Stored entries:
····················

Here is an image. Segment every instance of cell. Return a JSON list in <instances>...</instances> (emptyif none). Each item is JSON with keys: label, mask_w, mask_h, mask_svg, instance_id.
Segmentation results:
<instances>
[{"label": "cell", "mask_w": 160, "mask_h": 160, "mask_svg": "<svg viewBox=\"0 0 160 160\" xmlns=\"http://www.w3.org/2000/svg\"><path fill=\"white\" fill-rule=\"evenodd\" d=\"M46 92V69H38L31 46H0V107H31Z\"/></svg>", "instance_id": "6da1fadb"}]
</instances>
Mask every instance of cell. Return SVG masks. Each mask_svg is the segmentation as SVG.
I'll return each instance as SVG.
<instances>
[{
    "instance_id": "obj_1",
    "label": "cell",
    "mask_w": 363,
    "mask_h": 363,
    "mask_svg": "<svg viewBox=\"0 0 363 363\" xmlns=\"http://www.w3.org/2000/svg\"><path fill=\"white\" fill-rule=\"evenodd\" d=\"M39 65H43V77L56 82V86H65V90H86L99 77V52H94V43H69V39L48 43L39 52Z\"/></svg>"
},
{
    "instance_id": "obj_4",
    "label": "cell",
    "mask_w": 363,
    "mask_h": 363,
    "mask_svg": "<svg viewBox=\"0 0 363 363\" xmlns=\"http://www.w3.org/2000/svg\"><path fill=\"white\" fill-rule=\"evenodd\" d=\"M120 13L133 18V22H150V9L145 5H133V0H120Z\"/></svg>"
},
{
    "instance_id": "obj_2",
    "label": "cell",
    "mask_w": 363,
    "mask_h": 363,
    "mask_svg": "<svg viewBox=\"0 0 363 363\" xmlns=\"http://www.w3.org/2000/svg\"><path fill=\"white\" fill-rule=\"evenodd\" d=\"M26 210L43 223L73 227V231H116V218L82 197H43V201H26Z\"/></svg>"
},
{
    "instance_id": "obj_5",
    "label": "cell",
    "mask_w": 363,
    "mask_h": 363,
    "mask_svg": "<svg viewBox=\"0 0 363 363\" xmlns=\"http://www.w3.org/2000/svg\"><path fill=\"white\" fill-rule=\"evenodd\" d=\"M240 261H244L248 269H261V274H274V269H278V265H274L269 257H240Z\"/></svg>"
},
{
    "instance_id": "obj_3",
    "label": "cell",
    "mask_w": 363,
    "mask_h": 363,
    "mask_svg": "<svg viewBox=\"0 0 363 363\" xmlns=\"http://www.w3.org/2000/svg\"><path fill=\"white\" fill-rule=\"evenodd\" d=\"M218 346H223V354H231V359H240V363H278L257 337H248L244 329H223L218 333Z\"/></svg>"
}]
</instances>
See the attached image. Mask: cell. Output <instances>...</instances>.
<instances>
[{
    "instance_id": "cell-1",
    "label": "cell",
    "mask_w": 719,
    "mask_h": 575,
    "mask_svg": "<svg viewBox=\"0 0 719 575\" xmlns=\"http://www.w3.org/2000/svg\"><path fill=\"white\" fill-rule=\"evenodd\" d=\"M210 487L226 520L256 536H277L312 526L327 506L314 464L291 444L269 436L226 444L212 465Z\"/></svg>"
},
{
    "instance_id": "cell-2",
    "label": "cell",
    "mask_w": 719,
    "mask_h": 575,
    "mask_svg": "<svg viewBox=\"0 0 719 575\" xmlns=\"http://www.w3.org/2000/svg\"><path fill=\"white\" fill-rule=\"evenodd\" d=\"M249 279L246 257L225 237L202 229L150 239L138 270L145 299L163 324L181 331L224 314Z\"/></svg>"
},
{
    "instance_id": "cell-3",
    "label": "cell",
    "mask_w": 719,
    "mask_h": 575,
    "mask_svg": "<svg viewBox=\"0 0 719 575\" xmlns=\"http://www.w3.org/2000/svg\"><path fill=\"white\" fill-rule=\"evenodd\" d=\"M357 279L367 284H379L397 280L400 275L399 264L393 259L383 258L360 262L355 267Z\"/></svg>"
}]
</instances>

····················

Exercise instructions >> List, word for word, each line in the records above that contains the word "image".

Correct result >>
Here is an image. Segment every instance of cell. Return a JSON list in <instances>...</instances> (emptyif none). Each item is JSON with keys: label, mask_w, mask_h, mask_svg, instance_id.
See the attached image. Mask: cell. Output <instances>...</instances>.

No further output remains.